This is yet another coffee table book foray into the minds of some key documentary-makers like D.A. Pennebaker, Albert Maysles and Ken Burns, and several more not represented by separate chapters, such as Carol Dysinger and Sheila Nevins. Though each have their own aesthetic approach, all the interviewees in Cunningham’s book seem to agree that documentary is about getting at a truth, distilling information and moments into an idea that will capture the audience. The interest in reading this book lies in the different ways these meaning-makers go about achieving their goal.
Cinematographer Kirsten Johnson (Derrida, Men’s Depression, Asylum) talks about how important watching documentaries was in developing her style of filming subjects. One person who influenced her was Jorge Muller Silva, cameraperson on Patricio Guzman’s radical classic, The Battle of Chile. “[Silva] very slowly moves through the crowd and finds the telling detail on each person that indicates which side they’re on… The whole time there is this super presence, a calmness about the fact that what people are experiencing is being revealed by their physical behavior. If you’re paying attention, you can find it. I was in shock, seeing that. He took all kinds of risks. He would just float out into nowhere, and then he’d find something.”
This sort of approach takes a certain amount of patience and guts, as well as a keen sense of observation, something director D.A. Pennebaker (Primary, Gimme Shelter, Only the Strong Survive) values highly.
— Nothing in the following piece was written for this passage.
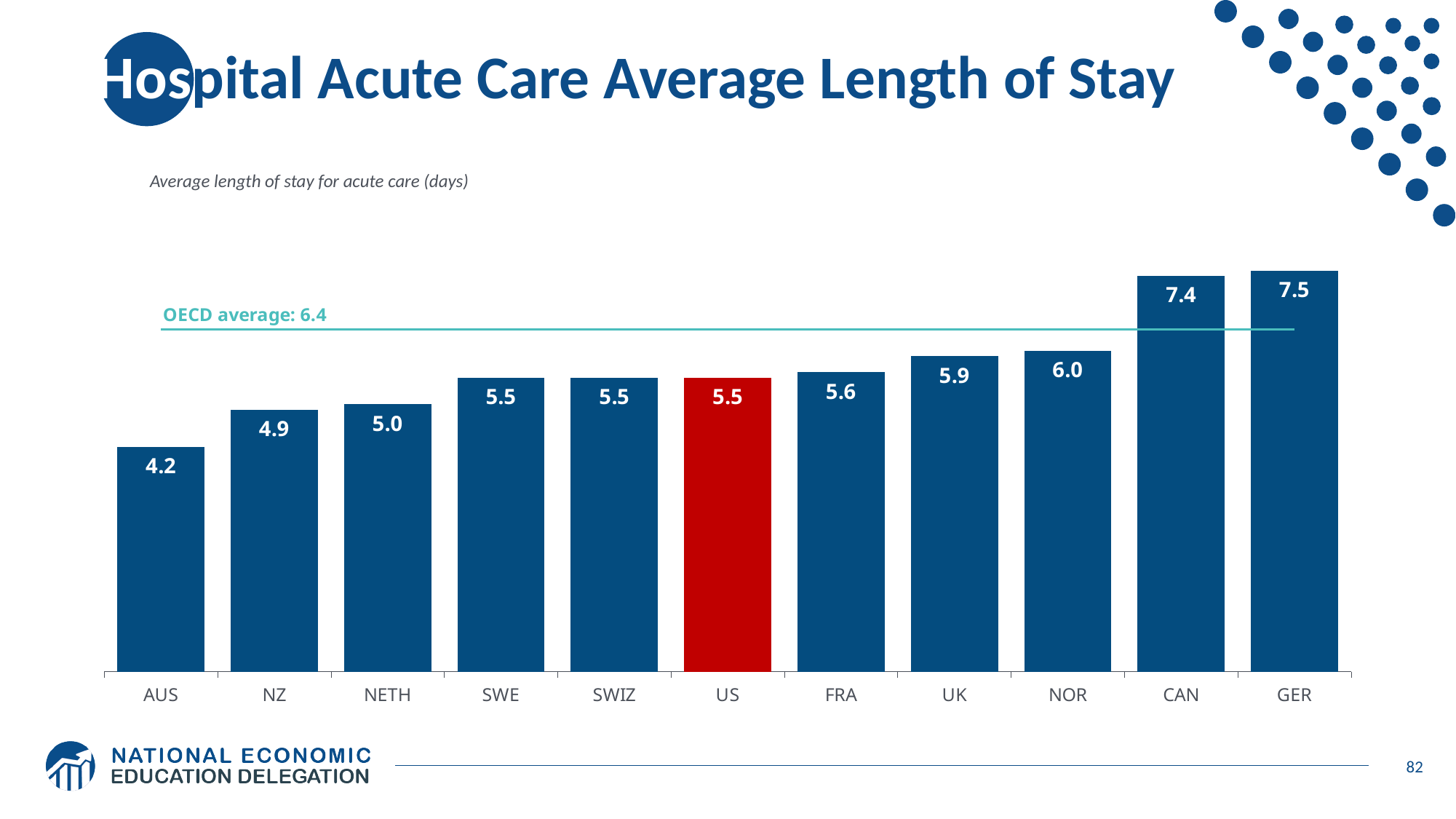
What type of chart is shown on the slide? Bar chart What is the average length of stay for acute care in the US? 5.5 What is the average length of stay for acute care in NOR? 6.0 What is the average length of stay for acute care in AUS? 4.2 How many countries are shown in the chart? 11 Which has a longer average length of stay, UK or NETH? UK Which country has the lowest average length of stay for acute care? AUS What is the OECD average shown on the chart? 6.4 Which country's bar is highlighted in red? US What is the difference in average length of stay between GER and AUS? 3.3 Which country has the highest average length of stay for acute care? GER What is the difference in average length of stay between CAN and the US? 1.9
In the book, he discusses how a telephoto lens can transform the process of seeing and gathering information. “In the beginning you’re pretty much at the end of your telephoto, and you’re getting portraits of people just the way you would if you were taking stills. This filming goes back to the way people behaved thousands of years ago. Two families would meet, they could hardly talk to each other because they didn’t share the same language. They had to find ways of transmitting information and ideas, they had to look very hard, they had to try to understand body language and all sorts of things that we’ve thrown away now.” Documentarians at every stage of the process have to look equally hard to find the story, to find just the right image that will communicate in a universal language.
Taking all that has been revealed through the process of filming and distilling it into a coherent piece is the job of the editor. While Pennebaker often thinks about how the film will later be shaped at the editing stage, Maysles thinks nothing of that, preferring to leave the shaping of story to the experts, the editors. Editor Carol Dysinger says, “Finding the larger concerns a documentary raises and weaving them invisibly into a compelling storyline are the rare accomplishments of a great editor… It’s the same thing you do with a script. It’s finding the paradox that you want to explore both sides of. Something is interesting because it is paradoxical.”
While Dysinger’s comment gives food for thought, it isn’t necessarily always the case that what is paradoxical is interesting. Take, for instance, Cunningham’s book. Its title is The Art of the Documentary. Yet, paradoxically, this question is only cursorily dealt with in the book. The closest we ever come to an answer is obliquely, when Albert Maysles talks about the films he’s made of Christo’s environmental art. Christo’s work, like Running Fence, says Maysles, “brings people together… I think something like a million people saw it. It brings them together to think about what art is all about, and to question whether, indeed, this is a work of art. What is art anyway?” In this passage is an energy and level of intellectual inquiry that is, overall, lacking in Cunningham’s compendium of people taking about their work. The Art of the Documentary will definitely appeal to first-year university students or even the general public with little knowledge on the subject, but for the serious documentarian, there’s not much to sink your teeth into.